---- Extract provided
How we approach pricing for our early-stage SaaS product
At Airplane, we recently exited our free early access period and started charging for our product. I thought it'd be helpful to write a post talking through the logic behind our pricing model, partially as an explanation for our customers, but also as a data point for other early-stage B2B SaaS businesses. Prior to Airplane, I also spent 7 years at my previous startup Heap iterating several times on pricing.
What are you optimizing for?
It might seem obvious that the point of pricing is to maximize revenue, but this isn't necessarily true. Or rather–maximizing the long-term revenue potential of your business might mean adopting different short-term goals.
There are several axes that a SaaS pricing model can optimize for. These are neither exhaustive nor mutually exclusive, just things we considered at Airplane or I've considered in the past at Heap:
- Maximize adoption: Most obviously, a company can use low or free prices as a way to maximize adoption. The cheaper a product is, the more people will try it out and buy. Pipedrive has significantly cheaper pricing than most other popular CRMs.
- Competitive advantage: Lower price is an obvious way to gain a competitive advantage over others. Another technique is to use asymmetric pricing strategies against competitors. For example, if your competitor charges $10 per widget, but you charge $100/month for unlimited widgets, then your customers may buy your product for the peace of mind of consistent pricing, even if some months that results in a higher price. Splice uses a strategy similar to this to sell music samples via subscription vs competitors that sell samples in one-off packs or a-la-carte.
--------
_Objectives:_
1. Using the pricing post, answer yes or no for each statement and quote the words that decide it: (a) Airplane still offers its product free during early access. (b) The author worked at Heap for 7 years. (c) Pipedrive charges more than most other popular CRMs.
2. Print the pricing post from "It might seem" up to and including "other popular CRMs.", word for word.
The items that follow have no connection to the pricing post.
---- Material provided
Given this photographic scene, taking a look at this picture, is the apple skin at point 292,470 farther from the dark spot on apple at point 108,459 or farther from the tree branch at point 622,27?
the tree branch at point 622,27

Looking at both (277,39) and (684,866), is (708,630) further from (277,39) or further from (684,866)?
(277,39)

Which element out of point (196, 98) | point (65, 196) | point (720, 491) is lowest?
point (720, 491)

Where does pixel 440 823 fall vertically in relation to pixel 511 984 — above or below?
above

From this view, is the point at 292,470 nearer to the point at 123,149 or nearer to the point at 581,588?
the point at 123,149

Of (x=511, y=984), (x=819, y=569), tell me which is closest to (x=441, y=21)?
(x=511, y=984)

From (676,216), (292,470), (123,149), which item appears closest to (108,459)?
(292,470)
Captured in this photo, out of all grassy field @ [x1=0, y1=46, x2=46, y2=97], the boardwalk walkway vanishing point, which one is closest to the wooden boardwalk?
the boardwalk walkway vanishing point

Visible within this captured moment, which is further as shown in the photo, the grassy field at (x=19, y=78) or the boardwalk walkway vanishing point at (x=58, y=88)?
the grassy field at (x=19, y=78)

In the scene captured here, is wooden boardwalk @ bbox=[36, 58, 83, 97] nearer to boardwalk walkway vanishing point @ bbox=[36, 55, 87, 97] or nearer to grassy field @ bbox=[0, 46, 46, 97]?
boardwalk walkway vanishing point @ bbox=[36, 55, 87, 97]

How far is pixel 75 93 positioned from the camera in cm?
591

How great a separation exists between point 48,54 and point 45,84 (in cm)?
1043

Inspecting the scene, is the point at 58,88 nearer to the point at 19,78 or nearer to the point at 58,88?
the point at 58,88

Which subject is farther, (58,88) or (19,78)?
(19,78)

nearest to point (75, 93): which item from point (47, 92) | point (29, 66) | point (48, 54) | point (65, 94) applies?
--------
_Expected outputs:_
1.
(a) No: "we recently exited our free early access period and started charging for our product."
(b) Yes: "I also spent 7 years at my previous startup Heap iterating several times on pricing."
(c) No: "Pipedrive has significantly cheaper pricing than most other popular CRMs."

2.
It might seem obvious that the point of pricing is to maximize revenue, but this isn't necessarily true. Or rather–maximizing the long-term revenue potential of your business might mean adopting different short-term goals.
There are several axes that a SaaS pricing model can optimize for. These are neither exhaustive nor mutually exclusive, just things we considered at Airplane or I've considered in the past at Heap:
- Maximize adoption: Most obviously, a company can use low or free prices as a way to maximize adoption. The cheaper a product is, the more people will try it out and buy. Pipedrive has significantly cheaper pricing than most other popular CRMs.